Talpiot Hahadasha (new Talpiot), which is slated for completion in 2015, is the largest housing, leisure and commercial project conceived for the quiet neighborhood. It will comprise eight 12-story buildings, with a total of 352 apartments of three, four and five rooms (including a few penthouses) on Bethlehem Road, in the heart of Baka.
The first stage of the project includes 88 units, 50 of which have already been sold. A three-room apartment, which has access to a street mall in the nearby neighborhood, will cost about NIS 1.45m.
Also part of the project is a new business complex, which will be within walking distance, on the edge of the Talpiot industrial zone.

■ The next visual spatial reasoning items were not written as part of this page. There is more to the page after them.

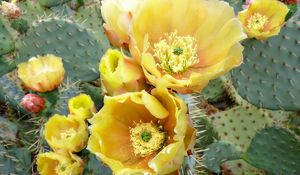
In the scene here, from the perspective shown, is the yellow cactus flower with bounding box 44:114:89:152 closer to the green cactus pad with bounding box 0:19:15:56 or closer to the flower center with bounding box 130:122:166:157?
the flower center with bounding box 130:122:166:157

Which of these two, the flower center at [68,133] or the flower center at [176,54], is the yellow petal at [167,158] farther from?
the flower center at [68,133]

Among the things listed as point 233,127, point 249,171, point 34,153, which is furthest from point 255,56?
point 34,153

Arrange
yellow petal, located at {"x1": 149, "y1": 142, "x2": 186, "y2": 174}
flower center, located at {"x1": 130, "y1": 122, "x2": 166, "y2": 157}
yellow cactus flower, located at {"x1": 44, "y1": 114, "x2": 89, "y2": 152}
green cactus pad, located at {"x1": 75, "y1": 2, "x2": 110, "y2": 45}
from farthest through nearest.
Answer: green cactus pad, located at {"x1": 75, "y1": 2, "x2": 110, "y2": 45} → yellow cactus flower, located at {"x1": 44, "y1": 114, "x2": 89, "y2": 152} → flower center, located at {"x1": 130, "y1": 122, "x2": 166, "y2": 157} → yellow petal, located at {"x1": 149, "y1": 142, "x2": 186, "y2": 174}

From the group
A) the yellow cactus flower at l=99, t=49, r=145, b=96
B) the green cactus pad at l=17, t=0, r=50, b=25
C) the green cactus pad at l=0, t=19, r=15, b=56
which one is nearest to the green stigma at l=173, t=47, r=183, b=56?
the yellow cactus flower at l=99, t=49, r=145, b=96

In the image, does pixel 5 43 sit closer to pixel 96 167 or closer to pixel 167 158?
pixel 96 167

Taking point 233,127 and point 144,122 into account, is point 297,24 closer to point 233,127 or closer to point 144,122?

This project may be followed by others to renew the neighborhood, which is also near the train station project on Hebron Road in the Old Railway Station complex.
Freedom behind the grid
The Jerusalem Medal for Freedom was scheduled to be awarded yesterday to Israeli agent Jonathan Pollard, who is still in prison. As a symbol of the will of the Jewish people to be free, the medal was awarded to Pollard as an expression of the city’s support for the prisoner, who is serving a life sentence in the US for spying. The decision to give the medal on the eve of Passover, the holiday that symbolizes freedom, is a gesture of hope that Pollard will eventually be released and able to return to Jerusalem. The initiative came from city counselor Yair Gabai (Bayit Yehudi), an active member of the committee for the release of Pollard.
When I’m 64
A relatively new initiative to enable residents over age 60 who wish to return to the workplace is gaining success. The project, which consists of a workshop designed to get the candidates acquainted with modern and up-to-date technology, is open for both prospective employees and for developing private businesses.
After a long period of difficulty for those in their 50s and 60s to hold onto their jobs or find a new one, it seems that the attitude of employers is changing. The private organizers, in a joint effort with the municipality, say that the seriousness and reliability of seniors, together with their experience and knowledge, have begun to make them popular as employees. The 10-week course for men and women takes place in the Talpiot Industrial Zone and is the fourth since the initiative was launched. According to the organizers, about 50 percent of the workshops’ graduates manage to find employment, while about one-third open their own businesses.